Sparrowhawk

Her tongue is a beak, pecking at the crumbs of the mistakes she sees. Arrive late. Peck. Forgot my book. Peck. Poor grammar. Peck. Untucked shirt. Peck. Looking the wrong way. Peck. The skin of my torso tightens, ribs forget the are there to protect me. Peck. Talking too much. Peck. I didn’t say anything. Peck. Get out and stay out.

© Carl Burkitt 2022

House Sparrow

There’s a picture of you holding me in your arms. I can’t be bigger than one of your RAF boots, the ones as polished as your Brylcreemed head. It’s nice knowing the baby ears in that photo heard your voice. Perhaps it talked to them about Yorkshire puddings or where made the best beer: Malta, Singapore, or Beverley. Perhaps they told me to stop crying or whispered Everything will be OK.

© Carl Burkitt 2022

Green Woodpecker

There’s a post-box outside my block of flats with two letter holes. It’s the double-width kind like the one you leap frogged with no hands outside my Uni accommodation. You flew over it so easily, the drunk man who bet you couldn’t gave me 20 quid and said, He’s the coolest guy I’ve ever met. Do you remember hiding in the loo at that house party to sellotape our feet to our faces when those women wanted to kiss us?

© Carl Burkitt 2022

Linnet

Driving past the turnoff to your cul-de-sac, I can still feel the box of Roses in my sweaty, eight-year-old hands. The chocolates cost me about one million pounds. How many cars must I have washed? I sat in my room for 50 years after sprinting from your front door thinking of you nibbling a Golden Barrel like a squirrel, waiting for Sunday to end. It’s Monday, and I hear you say my name from behind a tree in the playground telling your friends you Prefer Quality Street. You. Said. My. Name.

© Carl Burkitt 2022

Chaffinch

He’s perched on a car seat with a finger up his nose, the crumbs of fallen Pom Bear arms and legs are dotted around him like chips across a Scottish beach. Snot sits on cheeks built by experts. He sees a green tractor and demands a yellow tractor, a red tractor, a blue tractor, a yellow tractor, a red tractor, a blue tractor. The letters for Please forget how to form an orderly queue.
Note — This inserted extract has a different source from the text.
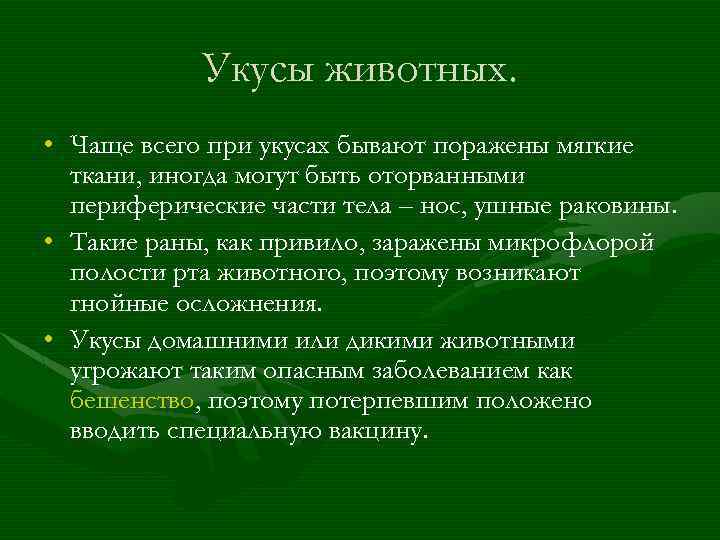 Укусы животных.

• Чаще всего при укусах бывают поражены мягкие ткани, иногда могут быть оторванными периферические части тела – нос, ушные раковины.
• Такие раны, как привило, заражены микрофлорой полости рта животного, поэтому возникают гнойные осложнения.
• Укусы домашними или дикими животными угрожают таким опасным заболеванием как бешенство, поэтому потерпевшим положено вводить специальную вакцину.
His eyes fill the rear-view mirror, the source of the River Tay: gentle, powerful.

© Carl Burkitt 2022

The difficult bits

He’s standing in my doorway, a red polo neck
peeking out of a blue Puma jumper. His black
jeans fit nicely and his running shoes look well
worked. We’ve been talking for two minutes.
He owns Flat 7 and is sorting out a few bits
before the new tenant moves in, and he heads back
to Sidney to be with his boys. He lived here
for 50 years but there’s no family left and when
he gets ill he can’t expect to rely on friends
to do the difficult bits. I’m Tony, by the way, he says.
I’m Carl, I reply, without hugging him
or explaining how my middle name is Antony.
He asks if I’ve got terrestrial or Virgin Media.
He asks if he can see my grill
because he seems to have lost his.
He compliments my son’s basket of cars
and trips on the kitchen’s baby gate.
Hopefully we’ll meet again, he says,
sprinting off to ASDA.

© Carl Burkitt 2022

I am a pirate again

My head is surrounded
by the familiar twang of Alright?
as I walk through shipwrecks of kisses
with confused tongues, step off
planks into awkward conversations,
pretend to enjoy rum at house parties.
I am a pirate again
with a parrot on my shoulder
doing all of the talking for me,
making me appear in charge.

© Carl Burkitt 2022

The fit boy at school just got married

There is not a BMX or pair of Vans
in this barn. He is not wearing Kurt Cobain jeans
and his top button is done up. I just saw him
tuck his shirt in. A guy I know who once ate pizza
in his pants in my living room is Tweeting
about a few-day residential he’s just been on
with his primary school. He’s drinking ale
because he is old enough to be a teacher.
Brimful of Asha just came on
and I’m wondering if I’m going to be wedgied.

© Carl Burkitt 2022

Meaning

Squirrels do not understand
the word nut
but they wake up every morning
to find one.
You are standing
outside of a Papa John’s Pizza place
in the middle of the day
telling me you want some steps
to reach the moon.
I have a heavy carrier bag
and say we need to go home,
the apples of my imaginition
dropping one by one
to the floor.

© Carl Burkitt 2022

Who knows?

The man with the same length hair
on his head as the hair on his chin
is sitting in the café with an unopened pot
of Kenco coffee on the table in front of him.
A back up plan? A threat? Who knows?
His colleague is at the counter
ordering two skinny lattes from his balmed lips.
The man with the same length hair
on his head as the hair on his chin
is looking out of the window.
Bored? Excited? Who knows?
His feet are tapping along to Kelly Clarkson.